- [DATASET RECORDS]
──────

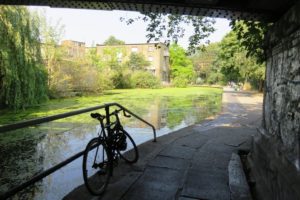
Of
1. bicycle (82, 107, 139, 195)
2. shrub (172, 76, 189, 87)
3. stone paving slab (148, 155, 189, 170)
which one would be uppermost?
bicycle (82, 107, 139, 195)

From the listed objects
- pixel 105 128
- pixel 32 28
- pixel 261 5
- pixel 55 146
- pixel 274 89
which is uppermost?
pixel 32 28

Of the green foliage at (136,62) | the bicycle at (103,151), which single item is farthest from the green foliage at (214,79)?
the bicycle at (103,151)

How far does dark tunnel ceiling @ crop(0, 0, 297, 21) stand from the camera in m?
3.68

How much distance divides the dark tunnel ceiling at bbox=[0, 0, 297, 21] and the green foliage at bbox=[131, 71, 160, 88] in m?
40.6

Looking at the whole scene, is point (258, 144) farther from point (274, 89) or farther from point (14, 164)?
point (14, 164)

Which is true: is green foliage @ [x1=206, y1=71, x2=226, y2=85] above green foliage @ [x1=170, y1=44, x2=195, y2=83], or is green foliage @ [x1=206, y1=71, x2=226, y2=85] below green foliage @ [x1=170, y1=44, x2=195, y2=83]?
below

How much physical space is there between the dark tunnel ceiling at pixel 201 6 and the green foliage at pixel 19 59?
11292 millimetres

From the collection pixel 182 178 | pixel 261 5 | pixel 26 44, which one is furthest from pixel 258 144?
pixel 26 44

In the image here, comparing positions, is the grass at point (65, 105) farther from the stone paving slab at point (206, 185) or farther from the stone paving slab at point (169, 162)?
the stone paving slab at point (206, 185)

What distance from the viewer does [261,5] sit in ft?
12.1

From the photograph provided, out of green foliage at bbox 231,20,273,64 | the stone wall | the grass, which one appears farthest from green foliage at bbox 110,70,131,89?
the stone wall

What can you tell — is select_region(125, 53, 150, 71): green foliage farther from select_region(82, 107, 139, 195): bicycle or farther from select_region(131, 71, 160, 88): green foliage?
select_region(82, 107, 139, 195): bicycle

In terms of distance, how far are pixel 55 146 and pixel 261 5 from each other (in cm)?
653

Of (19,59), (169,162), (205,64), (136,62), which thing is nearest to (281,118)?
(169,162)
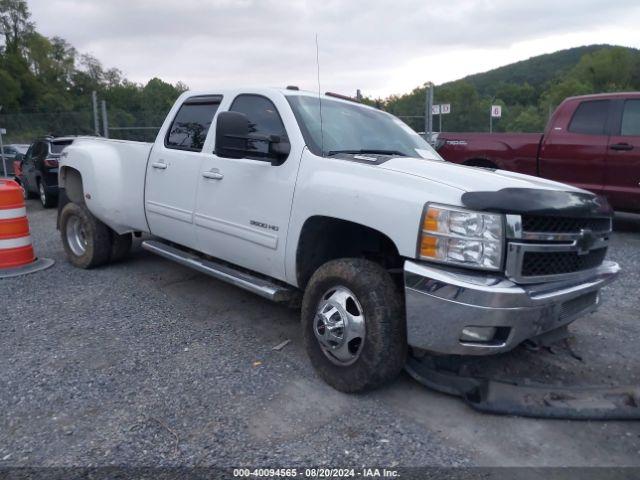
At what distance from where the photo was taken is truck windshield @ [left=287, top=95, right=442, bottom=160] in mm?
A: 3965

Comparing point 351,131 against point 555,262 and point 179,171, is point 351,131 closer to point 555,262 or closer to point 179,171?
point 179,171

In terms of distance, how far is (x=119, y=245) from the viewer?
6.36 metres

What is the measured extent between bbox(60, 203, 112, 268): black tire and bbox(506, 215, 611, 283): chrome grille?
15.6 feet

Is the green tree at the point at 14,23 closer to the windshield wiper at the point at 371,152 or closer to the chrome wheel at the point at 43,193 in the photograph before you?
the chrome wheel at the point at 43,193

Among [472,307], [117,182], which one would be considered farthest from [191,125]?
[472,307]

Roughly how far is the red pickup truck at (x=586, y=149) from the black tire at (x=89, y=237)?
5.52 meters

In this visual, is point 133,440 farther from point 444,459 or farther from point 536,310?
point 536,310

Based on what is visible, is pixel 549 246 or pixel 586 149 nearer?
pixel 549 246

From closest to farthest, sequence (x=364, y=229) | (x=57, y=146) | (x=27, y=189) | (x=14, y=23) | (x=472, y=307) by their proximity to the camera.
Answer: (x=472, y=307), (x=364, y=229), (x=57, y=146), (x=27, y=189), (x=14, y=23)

──────

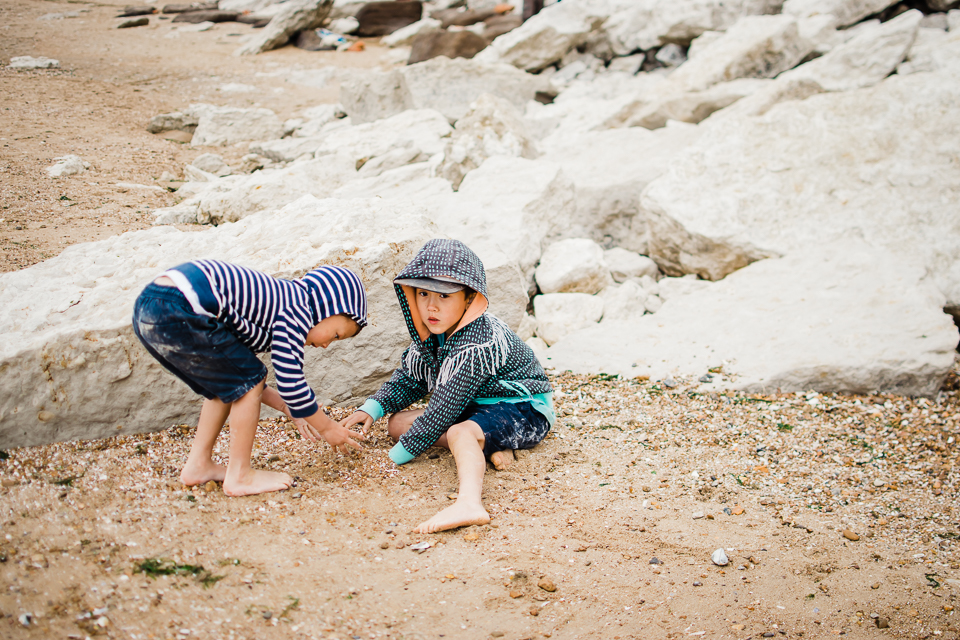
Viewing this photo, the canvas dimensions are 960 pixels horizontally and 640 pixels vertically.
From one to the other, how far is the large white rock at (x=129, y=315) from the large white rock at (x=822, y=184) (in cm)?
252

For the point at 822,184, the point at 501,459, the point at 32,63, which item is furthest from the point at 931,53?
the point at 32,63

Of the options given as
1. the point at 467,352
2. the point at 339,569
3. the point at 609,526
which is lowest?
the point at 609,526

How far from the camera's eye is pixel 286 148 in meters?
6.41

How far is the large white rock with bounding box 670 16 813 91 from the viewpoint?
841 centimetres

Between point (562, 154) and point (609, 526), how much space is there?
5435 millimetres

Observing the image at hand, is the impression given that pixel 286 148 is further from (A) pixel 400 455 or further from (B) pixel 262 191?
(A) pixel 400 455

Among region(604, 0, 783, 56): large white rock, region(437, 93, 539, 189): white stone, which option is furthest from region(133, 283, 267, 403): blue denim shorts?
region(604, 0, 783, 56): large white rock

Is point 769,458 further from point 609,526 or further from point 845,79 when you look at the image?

──────

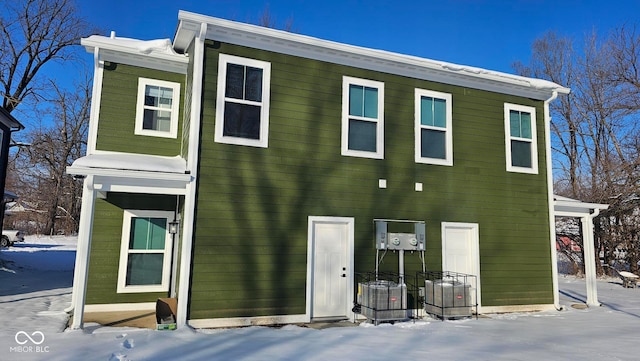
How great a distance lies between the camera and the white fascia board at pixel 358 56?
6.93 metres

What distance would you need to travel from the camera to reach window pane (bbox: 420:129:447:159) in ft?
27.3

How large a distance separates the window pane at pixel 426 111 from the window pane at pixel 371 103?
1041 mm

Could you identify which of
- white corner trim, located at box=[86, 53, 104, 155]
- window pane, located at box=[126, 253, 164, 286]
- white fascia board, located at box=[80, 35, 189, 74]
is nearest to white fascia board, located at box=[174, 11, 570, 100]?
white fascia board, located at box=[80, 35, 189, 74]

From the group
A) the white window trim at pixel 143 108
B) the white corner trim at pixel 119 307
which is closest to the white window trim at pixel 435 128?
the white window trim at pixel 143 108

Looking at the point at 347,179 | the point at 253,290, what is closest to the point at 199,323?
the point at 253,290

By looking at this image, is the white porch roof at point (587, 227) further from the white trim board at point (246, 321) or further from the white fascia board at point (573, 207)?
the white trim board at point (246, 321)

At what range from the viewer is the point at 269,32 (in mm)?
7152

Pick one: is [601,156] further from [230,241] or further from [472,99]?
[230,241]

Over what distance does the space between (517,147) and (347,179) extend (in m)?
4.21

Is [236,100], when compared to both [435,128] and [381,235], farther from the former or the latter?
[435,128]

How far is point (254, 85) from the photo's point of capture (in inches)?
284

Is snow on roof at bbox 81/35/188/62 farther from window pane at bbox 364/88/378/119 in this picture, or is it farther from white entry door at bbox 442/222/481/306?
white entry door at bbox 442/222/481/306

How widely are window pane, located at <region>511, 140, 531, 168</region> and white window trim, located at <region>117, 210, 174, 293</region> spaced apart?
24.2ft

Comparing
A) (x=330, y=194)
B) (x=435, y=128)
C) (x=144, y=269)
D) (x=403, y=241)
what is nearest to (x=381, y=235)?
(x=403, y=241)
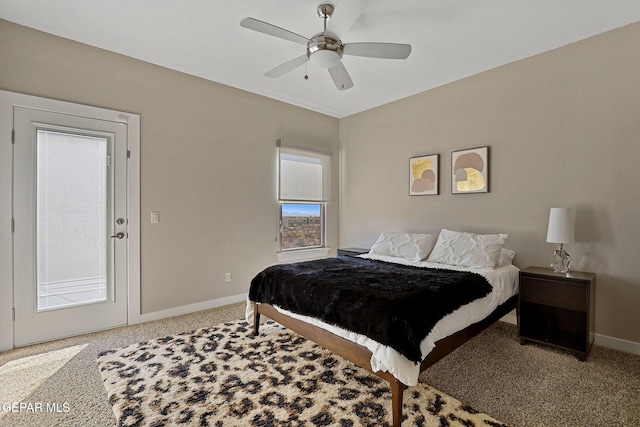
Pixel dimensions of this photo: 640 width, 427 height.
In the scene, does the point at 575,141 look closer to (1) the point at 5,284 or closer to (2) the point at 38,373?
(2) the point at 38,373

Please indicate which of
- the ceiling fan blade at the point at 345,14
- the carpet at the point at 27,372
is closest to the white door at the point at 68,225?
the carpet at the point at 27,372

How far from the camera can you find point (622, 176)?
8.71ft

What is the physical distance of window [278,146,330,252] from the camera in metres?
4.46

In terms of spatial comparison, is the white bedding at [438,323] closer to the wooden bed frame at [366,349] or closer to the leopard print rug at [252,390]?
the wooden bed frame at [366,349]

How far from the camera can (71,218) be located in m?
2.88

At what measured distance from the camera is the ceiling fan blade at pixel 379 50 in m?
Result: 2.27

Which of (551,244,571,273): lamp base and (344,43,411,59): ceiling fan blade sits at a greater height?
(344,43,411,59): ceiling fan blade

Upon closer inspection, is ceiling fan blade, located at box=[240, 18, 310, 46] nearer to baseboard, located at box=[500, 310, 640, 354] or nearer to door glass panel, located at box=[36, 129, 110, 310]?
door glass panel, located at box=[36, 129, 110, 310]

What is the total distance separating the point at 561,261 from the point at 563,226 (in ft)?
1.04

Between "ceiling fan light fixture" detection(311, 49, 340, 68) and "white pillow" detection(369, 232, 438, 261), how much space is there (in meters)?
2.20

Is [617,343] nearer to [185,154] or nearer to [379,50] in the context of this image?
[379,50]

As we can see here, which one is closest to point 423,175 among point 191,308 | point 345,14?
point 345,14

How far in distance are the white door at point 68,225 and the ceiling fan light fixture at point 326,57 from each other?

──────

Render the material as a JSON list of strings, one string per line with blank lines omitted, beginning at the line that contains "How far from the camera can (71,218)" and ending after the line that contains "Result: 2.27".

[
  "How far from the camera can (71,218) be located in m?",
  "2.88",
  "At what measured distance from the camera is the ceiling fan blade at pixel 379 50 in m?",
  "Result: 2.27"
]